Your goal » All lines in the material below that hold "site" should be found and copied.

(Beginning of Data for analysis)

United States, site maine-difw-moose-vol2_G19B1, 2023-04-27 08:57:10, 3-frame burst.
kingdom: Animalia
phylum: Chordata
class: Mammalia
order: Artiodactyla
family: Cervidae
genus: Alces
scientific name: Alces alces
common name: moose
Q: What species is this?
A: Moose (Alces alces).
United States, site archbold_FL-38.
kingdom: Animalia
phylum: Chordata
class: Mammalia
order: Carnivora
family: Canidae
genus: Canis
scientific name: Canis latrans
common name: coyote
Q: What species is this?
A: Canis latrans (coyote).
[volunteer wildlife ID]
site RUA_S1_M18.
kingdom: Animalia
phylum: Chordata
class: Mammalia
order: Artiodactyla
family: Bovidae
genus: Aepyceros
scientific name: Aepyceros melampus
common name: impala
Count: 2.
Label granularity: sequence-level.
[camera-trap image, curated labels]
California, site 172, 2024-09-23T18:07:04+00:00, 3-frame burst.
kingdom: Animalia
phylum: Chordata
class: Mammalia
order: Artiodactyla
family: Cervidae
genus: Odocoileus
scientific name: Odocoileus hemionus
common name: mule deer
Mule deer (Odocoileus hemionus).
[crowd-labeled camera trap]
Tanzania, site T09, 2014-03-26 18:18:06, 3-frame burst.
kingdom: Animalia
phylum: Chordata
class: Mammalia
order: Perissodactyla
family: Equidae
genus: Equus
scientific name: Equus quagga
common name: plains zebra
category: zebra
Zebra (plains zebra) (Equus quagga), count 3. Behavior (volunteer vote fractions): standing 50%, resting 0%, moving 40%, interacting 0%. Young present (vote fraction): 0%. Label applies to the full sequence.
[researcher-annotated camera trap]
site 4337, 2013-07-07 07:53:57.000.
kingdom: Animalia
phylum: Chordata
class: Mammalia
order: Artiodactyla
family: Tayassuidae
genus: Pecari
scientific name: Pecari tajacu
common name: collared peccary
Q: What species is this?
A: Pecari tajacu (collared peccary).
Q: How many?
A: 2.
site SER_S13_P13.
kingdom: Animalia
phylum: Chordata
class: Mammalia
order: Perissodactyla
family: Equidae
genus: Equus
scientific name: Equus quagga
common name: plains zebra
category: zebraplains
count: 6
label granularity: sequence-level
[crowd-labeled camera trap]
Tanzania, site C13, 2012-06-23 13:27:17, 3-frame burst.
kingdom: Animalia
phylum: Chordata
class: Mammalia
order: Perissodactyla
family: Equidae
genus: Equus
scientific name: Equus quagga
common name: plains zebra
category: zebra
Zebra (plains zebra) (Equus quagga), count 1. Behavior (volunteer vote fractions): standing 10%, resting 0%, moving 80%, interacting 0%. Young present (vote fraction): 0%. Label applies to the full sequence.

(End of Data for analysis)

Result of this task »
United States, site maine-difw-moose-vol2_G19B1, 2023-04-27 08:57:10, 3-frame burst.
United States, site archbold_FL-38.
site RUA_S1_M18.
California, site 172, 2024-09-23T18:07:04+00:00, 3-frame burst.
Tanzania, site T09, 2014-03-26 18:18:06, 3-frame burst.
site 4337, 2013-07-07 07:53:57.000.
site SER_S13_P13.
Tanzania, site C13, 2012-06-23 13:27:17, 3-frame burst.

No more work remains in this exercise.